When I ran statistics after importing both spreadsheets, only the male data (the first import) was outputted. In order to compare the weights between genders, I ran the female statistics in a separate workspace and combined in an Excel file. Since the networks were different sizes, I used this formula: Degree / ct nodes per group for each and then took the group average.
Average degree for male: .34
Average degree for female= .78
Based on this difference, I expected the female geese to be evenly clustered and the males to be dispersed.
The first layout I tried was the recommended tried-and-true ForceAtlas2 (Figure 1). I decided to size the nodes by degree (the largest being the most connected). Since this was about eating, it made sense to me the largest geese physically would be the most popular (although I have no data to confirm geese size). I also decided to identify clusters by coloring by modularity class.
Once the female clustering piqued my interest, I decided to try the OpenOrd layout which I read aims at unpacking clusters in undirected networks (Figure 2).
Based on the geese visualizations, foraging does seem to be a gendered practice. In the female (a) networks of both graphics, it is clear there is a clique indicated by the darker social class. In terms of degree size or gregariousness, the female geese do not vary. The behavior of both groups are similar, and it is clear females have a preference who they forage with. In the second graph, both cliques take up a similar proportion of space, no group seems to reign or have precedence over the other.

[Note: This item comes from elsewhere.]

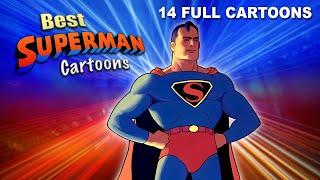 Best SUPERMAN Cartoons • 14 Full Cartoons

For the male (b) networks, clique formation is not apparent, but there is obvious delineations in size. Males seemingly don’t have a preference or pattern in foraging partners, and also range in how social, or popular they are. A fair amount of male geese are only connected to the larger group by a single foraging partner.
In further examination, I visualized the Betweenness Centrality of the networks to pinpoint the junkets or important connectors. I was expecting some junkets in both male and female networks, but in weight, the male network had a larger amount of connectors at various levels of importance.
I think hereditary information could help solve the riddle of cliques within the female foraging network. I think it would be interesting to see if mates comingle or forage with their partner’s friends.
I wish I had more intimate knowledge of typical animal behavior structures, particularly in birds. I think witnessing bird flying formations as a child was my earliest introduction to the mystery of animal behavior I believe social network visualizations like this can unveil.